Entries listed in a dataset
═══

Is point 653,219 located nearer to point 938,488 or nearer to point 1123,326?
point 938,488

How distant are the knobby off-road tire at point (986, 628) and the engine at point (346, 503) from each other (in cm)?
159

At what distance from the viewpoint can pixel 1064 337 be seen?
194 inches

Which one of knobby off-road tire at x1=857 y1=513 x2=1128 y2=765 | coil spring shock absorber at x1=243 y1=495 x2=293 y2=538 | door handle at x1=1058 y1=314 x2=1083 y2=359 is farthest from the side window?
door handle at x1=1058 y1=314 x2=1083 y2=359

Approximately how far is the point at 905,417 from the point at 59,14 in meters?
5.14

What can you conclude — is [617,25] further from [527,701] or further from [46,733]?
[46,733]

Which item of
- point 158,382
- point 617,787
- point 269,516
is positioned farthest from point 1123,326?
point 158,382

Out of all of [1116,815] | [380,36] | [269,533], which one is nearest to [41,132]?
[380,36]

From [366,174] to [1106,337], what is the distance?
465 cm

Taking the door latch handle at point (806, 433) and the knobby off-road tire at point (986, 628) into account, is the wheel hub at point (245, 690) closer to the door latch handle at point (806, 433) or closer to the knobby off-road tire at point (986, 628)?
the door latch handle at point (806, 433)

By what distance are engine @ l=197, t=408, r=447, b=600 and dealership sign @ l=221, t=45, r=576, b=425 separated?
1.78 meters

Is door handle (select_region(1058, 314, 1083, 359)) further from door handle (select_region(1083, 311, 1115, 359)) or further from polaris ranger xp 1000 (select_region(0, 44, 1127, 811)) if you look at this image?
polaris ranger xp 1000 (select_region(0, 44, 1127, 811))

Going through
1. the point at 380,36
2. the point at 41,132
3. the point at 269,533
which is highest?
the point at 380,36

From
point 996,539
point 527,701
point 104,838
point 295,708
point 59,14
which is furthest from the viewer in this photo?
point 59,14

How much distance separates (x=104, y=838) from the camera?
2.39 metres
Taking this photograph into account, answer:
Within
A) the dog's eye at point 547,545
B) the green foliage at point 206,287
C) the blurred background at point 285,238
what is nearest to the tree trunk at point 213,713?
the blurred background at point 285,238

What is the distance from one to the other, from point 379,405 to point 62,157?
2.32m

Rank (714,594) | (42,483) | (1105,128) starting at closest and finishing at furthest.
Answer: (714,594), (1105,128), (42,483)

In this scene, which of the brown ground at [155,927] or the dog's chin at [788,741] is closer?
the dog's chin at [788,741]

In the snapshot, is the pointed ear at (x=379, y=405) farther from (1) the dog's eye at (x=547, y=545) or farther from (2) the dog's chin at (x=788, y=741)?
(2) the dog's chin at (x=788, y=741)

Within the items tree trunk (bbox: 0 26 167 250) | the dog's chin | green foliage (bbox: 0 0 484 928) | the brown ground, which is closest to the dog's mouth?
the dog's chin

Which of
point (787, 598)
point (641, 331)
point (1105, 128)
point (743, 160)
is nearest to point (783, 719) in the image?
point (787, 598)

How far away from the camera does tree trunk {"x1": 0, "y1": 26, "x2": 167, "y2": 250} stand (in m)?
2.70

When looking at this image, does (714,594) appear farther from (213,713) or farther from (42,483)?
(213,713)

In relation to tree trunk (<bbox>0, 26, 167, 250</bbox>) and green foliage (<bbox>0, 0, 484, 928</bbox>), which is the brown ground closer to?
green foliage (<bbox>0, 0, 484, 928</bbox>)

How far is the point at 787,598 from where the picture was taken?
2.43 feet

═══

● Exercise instructions
Rename every "knobby off-road tire" in the listing above to "all-terrain tire", and reproduce the whole listing with nothing else changed.

● Solution
Is point 653,219 located nearer to point 938,488 or nearer to point 1123,326?
point 938,488

How distant are the all-terrain tire at point (986, 628) and the engine at point (346, 503) from each other (in cm)?
159

At what distance from the viewpoint can pixel 1064 337 be seen?
194 inches

Which one of all-terrain tire at x1=857 y1=513 x2=1128 y2=765 | coil spring shock absorber at x1=243 y1=495 x2=293 y2=538 | door handle at x1=1058 y1=314 x2=1083 y2=359 is farthest from the side window?
door handle at x1=1058 y1=314 x2=1083 y2=359

Approximately how far is the point at 905,417 from the point at 59,14 in meters?
5.14

What can you conclude — is [617,25] further from [527,701] or further from [46,733]?
[46,733]

Which item of
- point 158,382
- point 617,787
- point 269,516
is positioned farthest from point 1123,326?
point 158,382

Out of all of [1116,815] | [380,36] | [269,533], which one is nearest to [41,132]?
[380,36]

From [366,174] to [1106,337], what is the distance?
465 cm

Taking the door latch handle at point (806, 433) and the all-terrain tire at point (986, 628) into account, is the wheel hub at point (245, 690) closer to the door latch handle at point (806, 433) or closer to the all-terrain tire at point (986, 628)?
the door latch handle at point (806, 433)

By what distance are engine @ l=197, t=408, r=447, b=600 and dealership sign @ l=221, t=45, r=576, b=425 separated?
1.78 meters

Is door handle (select_region(1058, 314, 1083, 359)) further from door handle (select_region(1083, 311, 1115, 359)) or further from polaris ranger xp 1000 (select_region(0, 44, 1127, 811)) if you look at this image?
polaris ranger xp 1000 (select_region(0, 44, 1127, 811))

Going through
1. the point at 380,36
2. the point at 41,132
3. the point at 269,533
which is highest?
the point at 380,36

From
point 996,539
point 527,701
point 104,838
point 295,708
point 59,14
which is furthest from the viewer in this photo?
point 59,14

How much distance separates (x=104, y=838) from the camera?
2.39 metres
Taking this photograph into account, answer:
Within
A) the dog's eye at point 547,545
B) the green foliage at point 206,287
C) the blurred background at point 285,238
what is nearest to the tree trunk at point 213,713?
the blurred background at point 285,238

What is the distance from one to the other, from point 379,405 to point 62,157?
2.32m

Rank (714,594) | (42,483) | (1105,128) starting at closest and finishing at furthest.
Answer: (714,594), (1105,128), (42,483)

In this scene, which of the brown ground at [155,927] or the dog's chin at [788,741] is closer?
the dog's chin at [788,741]

In the snapshot, is the pointed ear at (x=379, y=405) farther from (1) the dog's eye at (x=547, y=545) or farther from (2) the dog's chin at (x=788, y=741)?
(2) the dog's chin at (x=788, y=741)

Within the items tree trunk (bbox: 0 26 167 250) | the dog's chin | green foliage (bbox: 0 0 484 928) | the brown ground, which is closest to the dog's mouth?
the dog's chin

Which of
point (787, 598)
point (641, 331)
point (1105, 128)
point (743, 160)
is nearest to point (783, 719) in the image?
point (787, 598)

How far away from the camera does tree trunk {"x1": 0, "y1": 26, "x2": 167, "y2": 250} stand (in m)?
2.70

When looking at this image, does (714,594) appear farther from (213,713) or farther from (42,483)?
(213,713)

In relation to tree trunk (<bbox>0, 26, 167, 250</bbox>) and green foliage (<bbox>0, 0, 484, 928</bbox>), which is the brown ground closer to?
green foliage (<bbox>0, 0, 484, 928</bbox>)

How far is the point at 787,598 from where the picture was taken?
2.43 feet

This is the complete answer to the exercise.